In September, Rusty Blackbirds begin the migration south from their breeding ground and arrive at the southernmost extent of their wintering range as early as November (Avery 1995, DeLeon 2012). Although their wintering distribution includes most of the southeastern United States, wintering Rusty Blackbirds are found in the highest numbers in the lower Mississippi Alluvial Valley and the southeastern Coastal Plain of the Carolinas and Georgia (Niven 2004, Hamel 2009).    Rusty Blackbirds forage on the ground in primarily wet areas including flooded woods, swamps, marshes, and at the edges of water (Avery 1995). Although traditionally thought to be forested wetland specialists, they also use wet roadside ditches, lawns in yards and parks, open pastures, agricultural fields, and pecan orchards for foraging (Avery 1995, Luscier et al. 2010, DeLeon 2012). Recent research has shown that Rusty Blackbirds may not be as specialized as previously thought, possibly due to more diverse winter foraging requirements (Luscier et al. 2010, DeLeon 2012).
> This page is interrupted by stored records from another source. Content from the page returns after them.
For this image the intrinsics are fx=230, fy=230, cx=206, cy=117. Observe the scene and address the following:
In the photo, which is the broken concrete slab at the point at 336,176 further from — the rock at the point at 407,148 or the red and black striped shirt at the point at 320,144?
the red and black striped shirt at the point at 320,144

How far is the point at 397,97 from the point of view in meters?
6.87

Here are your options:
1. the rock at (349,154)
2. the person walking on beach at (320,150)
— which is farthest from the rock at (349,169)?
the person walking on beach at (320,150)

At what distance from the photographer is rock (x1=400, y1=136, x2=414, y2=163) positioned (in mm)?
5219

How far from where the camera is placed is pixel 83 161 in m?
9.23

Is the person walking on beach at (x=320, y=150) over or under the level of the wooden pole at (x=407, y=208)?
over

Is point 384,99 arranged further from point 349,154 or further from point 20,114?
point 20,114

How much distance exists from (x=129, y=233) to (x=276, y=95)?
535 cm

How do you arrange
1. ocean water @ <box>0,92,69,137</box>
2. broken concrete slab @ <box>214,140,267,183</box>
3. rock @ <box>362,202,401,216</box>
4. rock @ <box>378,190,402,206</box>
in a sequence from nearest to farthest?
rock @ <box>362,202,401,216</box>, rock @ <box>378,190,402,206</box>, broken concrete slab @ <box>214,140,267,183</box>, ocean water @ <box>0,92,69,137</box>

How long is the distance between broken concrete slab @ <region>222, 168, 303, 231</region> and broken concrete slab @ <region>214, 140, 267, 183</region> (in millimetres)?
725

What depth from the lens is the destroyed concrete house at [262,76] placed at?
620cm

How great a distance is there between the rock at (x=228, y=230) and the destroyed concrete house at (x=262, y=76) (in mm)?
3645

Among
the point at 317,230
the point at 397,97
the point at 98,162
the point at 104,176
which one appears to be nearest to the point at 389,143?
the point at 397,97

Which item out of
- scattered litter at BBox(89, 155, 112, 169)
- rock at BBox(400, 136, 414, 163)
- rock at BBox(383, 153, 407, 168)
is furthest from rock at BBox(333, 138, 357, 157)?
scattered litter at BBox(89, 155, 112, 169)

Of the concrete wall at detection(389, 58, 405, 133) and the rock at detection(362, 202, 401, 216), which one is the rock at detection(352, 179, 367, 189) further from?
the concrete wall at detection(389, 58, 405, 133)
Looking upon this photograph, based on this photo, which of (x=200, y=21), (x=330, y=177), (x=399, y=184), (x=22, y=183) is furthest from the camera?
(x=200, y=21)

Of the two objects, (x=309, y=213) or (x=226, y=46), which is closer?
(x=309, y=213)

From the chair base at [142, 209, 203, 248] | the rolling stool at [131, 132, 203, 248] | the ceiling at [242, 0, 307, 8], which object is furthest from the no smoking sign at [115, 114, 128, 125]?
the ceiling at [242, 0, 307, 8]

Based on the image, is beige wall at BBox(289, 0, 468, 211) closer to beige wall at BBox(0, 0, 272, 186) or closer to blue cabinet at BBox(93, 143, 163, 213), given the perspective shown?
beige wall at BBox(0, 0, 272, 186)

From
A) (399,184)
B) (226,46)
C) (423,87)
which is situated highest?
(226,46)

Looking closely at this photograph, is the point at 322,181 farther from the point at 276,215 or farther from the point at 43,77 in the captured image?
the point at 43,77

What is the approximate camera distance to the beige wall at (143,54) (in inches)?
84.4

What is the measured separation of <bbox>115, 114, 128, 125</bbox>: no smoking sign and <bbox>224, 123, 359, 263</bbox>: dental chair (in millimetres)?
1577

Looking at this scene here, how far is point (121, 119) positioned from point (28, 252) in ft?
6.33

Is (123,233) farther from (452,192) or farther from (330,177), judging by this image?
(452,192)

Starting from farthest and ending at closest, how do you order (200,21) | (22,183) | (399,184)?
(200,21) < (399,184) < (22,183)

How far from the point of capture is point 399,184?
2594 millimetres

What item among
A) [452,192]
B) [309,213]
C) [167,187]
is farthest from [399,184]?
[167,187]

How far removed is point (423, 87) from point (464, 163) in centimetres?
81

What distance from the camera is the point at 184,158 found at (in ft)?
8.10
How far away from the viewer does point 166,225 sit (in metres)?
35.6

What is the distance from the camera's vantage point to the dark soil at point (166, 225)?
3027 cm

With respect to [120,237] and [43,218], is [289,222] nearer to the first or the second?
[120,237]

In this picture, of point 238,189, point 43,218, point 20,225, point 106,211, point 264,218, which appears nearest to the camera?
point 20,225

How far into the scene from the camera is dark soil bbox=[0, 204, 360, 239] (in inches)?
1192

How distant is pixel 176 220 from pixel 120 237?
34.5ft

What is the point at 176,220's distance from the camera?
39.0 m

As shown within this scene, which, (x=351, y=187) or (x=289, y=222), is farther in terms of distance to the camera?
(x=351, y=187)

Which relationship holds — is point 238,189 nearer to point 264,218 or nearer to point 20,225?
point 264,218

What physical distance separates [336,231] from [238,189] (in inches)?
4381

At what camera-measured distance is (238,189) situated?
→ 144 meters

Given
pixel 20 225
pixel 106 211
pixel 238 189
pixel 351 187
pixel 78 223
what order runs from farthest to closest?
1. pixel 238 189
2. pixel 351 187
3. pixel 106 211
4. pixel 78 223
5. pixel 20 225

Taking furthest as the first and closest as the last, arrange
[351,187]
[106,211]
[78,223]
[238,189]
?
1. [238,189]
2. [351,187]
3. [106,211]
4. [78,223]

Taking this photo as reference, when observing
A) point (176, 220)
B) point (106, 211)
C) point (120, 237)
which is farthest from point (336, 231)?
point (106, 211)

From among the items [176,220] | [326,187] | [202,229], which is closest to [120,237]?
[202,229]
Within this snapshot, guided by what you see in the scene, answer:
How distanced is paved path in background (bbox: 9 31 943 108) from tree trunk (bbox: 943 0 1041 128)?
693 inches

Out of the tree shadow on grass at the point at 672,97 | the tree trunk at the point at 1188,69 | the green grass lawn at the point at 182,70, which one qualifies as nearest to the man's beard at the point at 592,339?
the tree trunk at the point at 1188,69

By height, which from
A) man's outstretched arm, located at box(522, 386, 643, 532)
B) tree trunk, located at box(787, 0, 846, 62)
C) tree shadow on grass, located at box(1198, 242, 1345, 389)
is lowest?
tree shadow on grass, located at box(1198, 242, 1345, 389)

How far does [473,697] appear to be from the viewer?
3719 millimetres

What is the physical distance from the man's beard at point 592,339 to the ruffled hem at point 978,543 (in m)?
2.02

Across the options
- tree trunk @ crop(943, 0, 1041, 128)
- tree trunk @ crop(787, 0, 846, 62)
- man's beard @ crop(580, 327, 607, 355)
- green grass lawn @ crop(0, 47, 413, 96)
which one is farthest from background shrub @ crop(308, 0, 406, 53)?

During the winter Rusty Blackbirds frequently form small flocks, occasionally mixing with Common Grackles (Quiscalus quiscula), Red-winged Blackbirds (Agelaius phoeniceus), European Starlings (Sturnis vulgaris), and Brown-headed Cowbirds (Molothrus ater).
Although large flocks are rare, flocks with 100 or more Rusty Blackbirds are sometimes seen. They characteristically flip over wet leaves to find aquatic invertebrates such as insects, spiders, snails, and crawfish. Birds do not wade into deeper water and most frequently use ponded areas with high amounts of litter and shallow water no higher than their legs (Luscier et al. 2010, DeLeon 2012). They can occasionally be found foraging on wet lawns with other blackbirds and American Robins (Turdus migratorius). One of the best times to see them in residential areas is right after a rain, where they can be found pulling up earthworms and other invertebrates that have been forced to the surface of lawns. Seeds and berries make up a larger part of their diet while wintering and they have been observed feeding on acorn fragments and small-seeded acorns, such as those from the water oak (Quercus nigra). They often feed on pecans that have already been broken into manageable pieces, either by Common Grackles, squirrels, cars, or other machinery (Luscier et al. 2010, Patti Newell, unpublished data).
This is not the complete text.